[Begin Data shown]
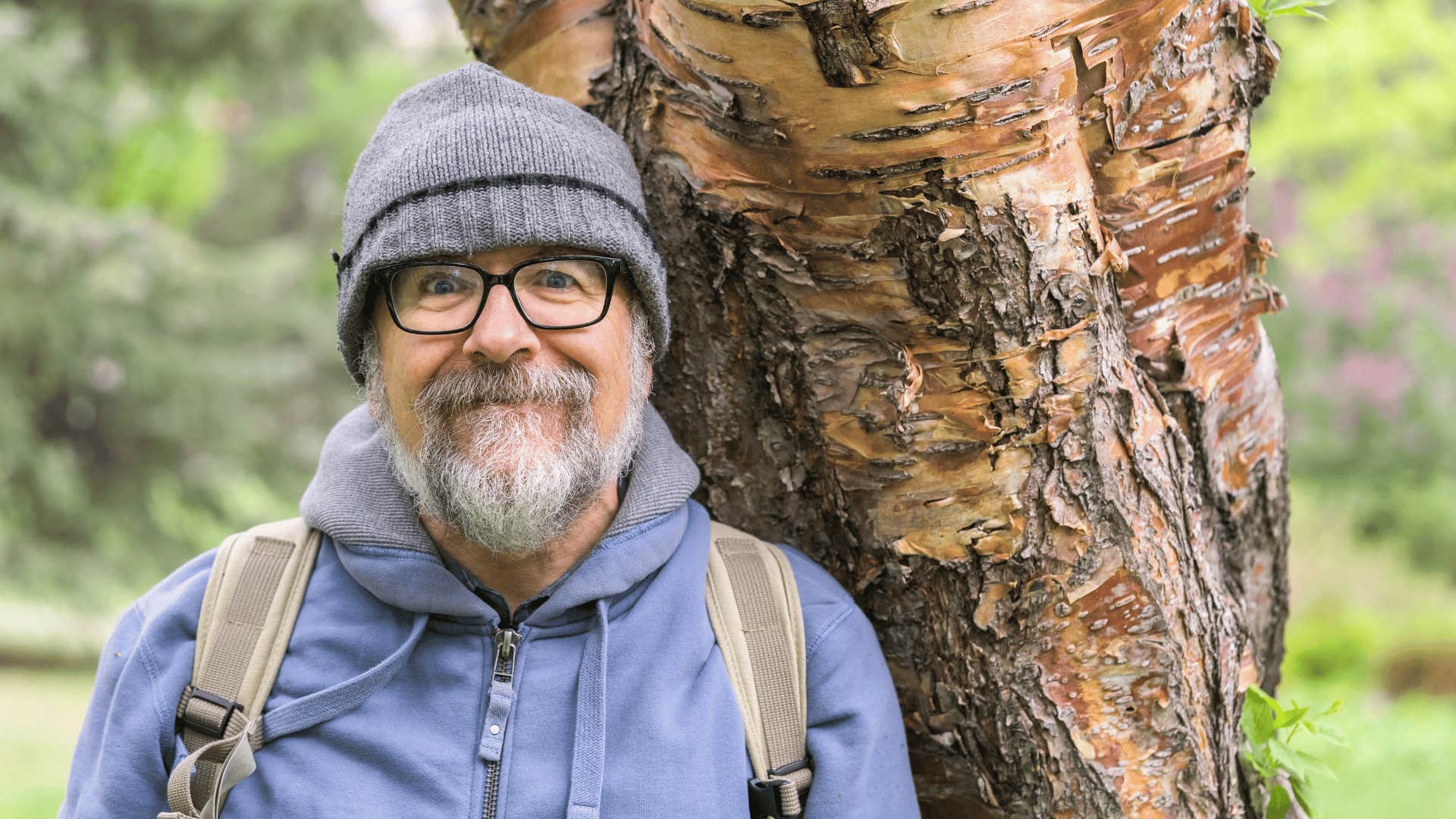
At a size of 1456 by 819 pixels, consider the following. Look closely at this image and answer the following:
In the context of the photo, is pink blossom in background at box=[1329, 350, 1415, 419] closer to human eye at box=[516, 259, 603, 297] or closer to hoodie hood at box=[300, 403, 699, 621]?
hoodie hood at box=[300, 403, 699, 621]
[End Data shown]
[Begin Data shown]
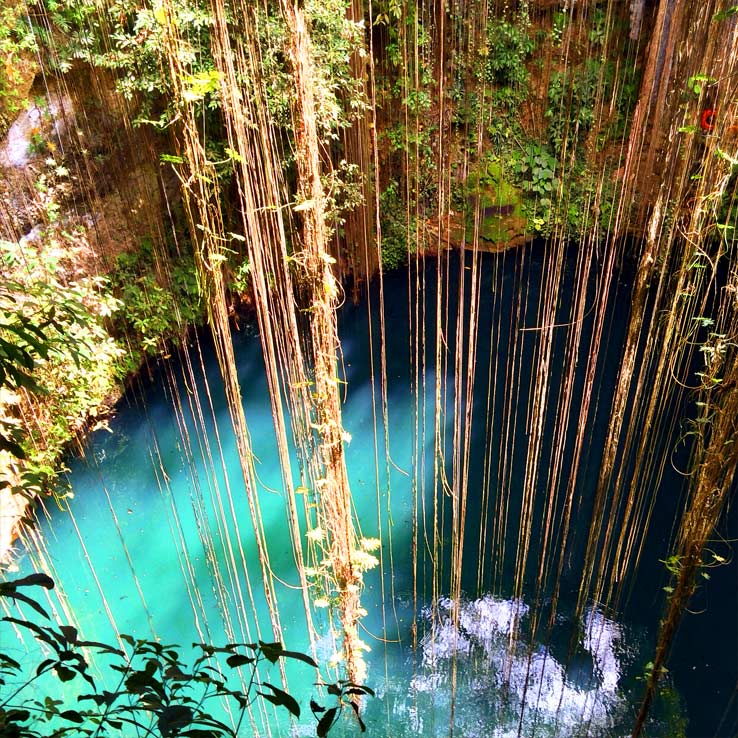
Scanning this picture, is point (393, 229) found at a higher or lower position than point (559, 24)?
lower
[End Data shown]
[Begin Data shown]
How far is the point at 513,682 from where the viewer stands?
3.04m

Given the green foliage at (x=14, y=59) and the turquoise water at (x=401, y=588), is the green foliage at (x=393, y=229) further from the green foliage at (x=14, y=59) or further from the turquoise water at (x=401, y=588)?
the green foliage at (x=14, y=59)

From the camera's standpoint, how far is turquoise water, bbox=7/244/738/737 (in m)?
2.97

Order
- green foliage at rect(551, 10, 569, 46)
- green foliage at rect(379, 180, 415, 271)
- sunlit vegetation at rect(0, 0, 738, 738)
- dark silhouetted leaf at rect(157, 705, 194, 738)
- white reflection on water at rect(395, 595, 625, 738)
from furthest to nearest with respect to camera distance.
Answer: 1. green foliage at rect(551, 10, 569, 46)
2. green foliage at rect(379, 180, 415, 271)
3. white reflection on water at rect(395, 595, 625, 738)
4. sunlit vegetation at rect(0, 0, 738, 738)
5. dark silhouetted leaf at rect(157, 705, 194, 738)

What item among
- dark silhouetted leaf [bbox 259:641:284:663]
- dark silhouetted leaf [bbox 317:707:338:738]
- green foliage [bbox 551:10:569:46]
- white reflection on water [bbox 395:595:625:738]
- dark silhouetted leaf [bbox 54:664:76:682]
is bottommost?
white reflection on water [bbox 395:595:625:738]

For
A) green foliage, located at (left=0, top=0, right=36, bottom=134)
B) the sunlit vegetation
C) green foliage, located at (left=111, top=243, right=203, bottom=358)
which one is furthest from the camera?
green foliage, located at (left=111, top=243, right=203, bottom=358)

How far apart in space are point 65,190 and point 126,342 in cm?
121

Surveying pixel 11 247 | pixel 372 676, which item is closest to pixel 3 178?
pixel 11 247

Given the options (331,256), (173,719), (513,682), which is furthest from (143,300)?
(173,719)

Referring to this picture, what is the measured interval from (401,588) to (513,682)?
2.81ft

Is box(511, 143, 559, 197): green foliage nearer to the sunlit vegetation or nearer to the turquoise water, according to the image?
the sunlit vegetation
[End Data shown]
▶ [Task to complete]: Count the lines in the records that contain the word "white", and reply with only that number.

▶ [Worked answer]: 4